10% of Canadians no longer qualify for a mortgage with banks
When a mortgage stress test was first unveiled in late 2017 by the Office of the Superintendent of Financial Institutions (OSFI), it was to support the goals of keeping future Canadian homeowners’ financial “heads above water” and preventing “loose” lending. After more than a year in play, it is now apparent that the stress test is causing more harm than good, effectively closing a door in the faces of first-time homebuyers. The time has come for policy-makers to consider how to incentivize homebuyers in Canada, not penalize them.
Let’s dip into some recent history for context. We only have to go back to 2016 and 2017, when prognosticators were predicting a debilitating housing bubble in Canada. Frankly, we were all a bit disoriented by the month-over-month and year-over-year residential price records — particularly in our two largest markets, Toronto and Vancouver. The government of B.C. then introduced a foreign-buyers tax, followed by the government of Ontario. The new tax had a welcomed calming effect.
Then, as the Canadian economy hit a hot streak, measured by exceptional employment data and GDP growth, the Bank of Canada (BoC) began raising interest rates. Given that Canadian households were already at record debt levels, the end of cheap money potentially spelled big problems when it came to mortgage affordability.
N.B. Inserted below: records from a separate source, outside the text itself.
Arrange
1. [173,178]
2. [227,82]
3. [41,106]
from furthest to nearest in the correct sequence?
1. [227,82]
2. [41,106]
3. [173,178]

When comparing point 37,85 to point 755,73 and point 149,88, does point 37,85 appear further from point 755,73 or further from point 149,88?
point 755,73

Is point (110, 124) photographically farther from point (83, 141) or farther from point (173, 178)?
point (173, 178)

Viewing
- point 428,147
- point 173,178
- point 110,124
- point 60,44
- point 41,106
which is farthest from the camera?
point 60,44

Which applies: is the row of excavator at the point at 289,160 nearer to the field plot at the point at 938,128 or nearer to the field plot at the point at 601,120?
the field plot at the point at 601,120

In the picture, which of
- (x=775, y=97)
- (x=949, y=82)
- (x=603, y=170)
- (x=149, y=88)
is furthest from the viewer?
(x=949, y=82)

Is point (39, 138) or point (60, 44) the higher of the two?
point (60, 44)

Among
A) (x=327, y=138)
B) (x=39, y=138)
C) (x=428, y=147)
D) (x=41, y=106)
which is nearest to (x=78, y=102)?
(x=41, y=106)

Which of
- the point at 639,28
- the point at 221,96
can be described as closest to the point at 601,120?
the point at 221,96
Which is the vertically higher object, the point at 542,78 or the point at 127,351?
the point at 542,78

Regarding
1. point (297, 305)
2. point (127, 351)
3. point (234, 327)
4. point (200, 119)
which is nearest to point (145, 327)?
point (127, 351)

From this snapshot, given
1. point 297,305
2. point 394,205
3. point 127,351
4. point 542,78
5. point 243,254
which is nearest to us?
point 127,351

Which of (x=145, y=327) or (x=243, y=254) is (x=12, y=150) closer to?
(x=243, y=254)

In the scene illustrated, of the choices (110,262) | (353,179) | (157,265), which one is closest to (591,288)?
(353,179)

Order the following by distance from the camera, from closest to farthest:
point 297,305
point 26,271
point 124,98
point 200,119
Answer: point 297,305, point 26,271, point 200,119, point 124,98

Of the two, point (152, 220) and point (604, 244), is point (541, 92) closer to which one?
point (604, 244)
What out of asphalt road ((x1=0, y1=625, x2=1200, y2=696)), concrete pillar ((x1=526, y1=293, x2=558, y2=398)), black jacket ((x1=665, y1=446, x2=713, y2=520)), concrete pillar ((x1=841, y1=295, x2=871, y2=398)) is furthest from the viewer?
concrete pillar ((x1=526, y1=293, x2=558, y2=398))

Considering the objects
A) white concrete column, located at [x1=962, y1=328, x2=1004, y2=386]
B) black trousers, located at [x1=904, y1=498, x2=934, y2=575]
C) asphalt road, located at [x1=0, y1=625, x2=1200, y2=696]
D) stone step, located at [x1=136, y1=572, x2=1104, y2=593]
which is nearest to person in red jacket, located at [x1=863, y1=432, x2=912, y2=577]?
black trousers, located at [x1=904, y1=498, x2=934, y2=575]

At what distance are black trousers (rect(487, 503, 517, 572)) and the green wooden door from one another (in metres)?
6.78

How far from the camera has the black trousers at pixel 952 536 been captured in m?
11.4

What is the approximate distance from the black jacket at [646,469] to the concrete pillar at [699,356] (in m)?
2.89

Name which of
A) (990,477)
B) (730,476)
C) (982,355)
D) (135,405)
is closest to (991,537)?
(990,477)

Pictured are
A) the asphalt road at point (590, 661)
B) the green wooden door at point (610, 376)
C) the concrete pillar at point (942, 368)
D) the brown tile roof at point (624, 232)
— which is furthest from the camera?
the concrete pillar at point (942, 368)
As a result, the Canadian government prudently and appropriately introduced the OSFI mortgage stress test in late 2017, followed by an augmentation in 2018 to include all mortgages.
This regulation served its purpose. New homebuyers had to prove they had legitimate means to afford a down payment and mortgage in a rising interest-rate environment, which every pundit anticipated in 2019.
Yet, lo and behold, the economy has started to soften, with GDP growth in 2019 pegged to grow by 2.2 per cent followed by a 1.9-per-cent increase in 2020, to say nothing about the volatility created by tariffs and trade woes. As such, the BoC is hitting pause on imminent rate increases.
In other words, the context in which the stress test was introduced is no longer relevant. Interest rates aren’t anticipated to rise as originally anticipated, and homebuyers desperate to enter the market are seeking out unsecured lenders.
Let’s look at the situation as it stands now: Since the stress test for all mortgages took effect, inventory levels have either tightened or expanded depending on the segment of the market. Ten per cent of Canadians no longer qualify for a mortgage with banks. The stress test has cut first-time homebuyers out of many markets in Canada and caused a ripple effect through every tier of homebuyer. It has affected move-up buyers needing larger homes to accommodate growing families. It has created a frenzy in the rental market, since those who no longer qualify for a mortgage are opting to rent.
The bottom line is that the Canadian government needs to find ways to support, even incentivize, homebuyers in Canada (especially first-timers who are facing challenges entering the market) rather than penalize them. While the stress test served its purpose early on, requiring homebuyers to qualify at a “stress rate” that’s two-per-cent higher than the actual rate on a 25-year amortization period is unproductive now that the market has normalized to more reasonable levels.
Being in the industry myself, perhaps my stance sounds self-serving. But the fact is that real estate continues to be one of the safest and most reliable financial investments for Canadians and first-time buyers deserve an opportunity to enter the market. It’s our duty as professionals to educate potential buyers on the mortgage-qualification rules and work with them to help consumers determine the best options for them. We must address the uncertainty head on, rather than encouraging a “wait and see” approach.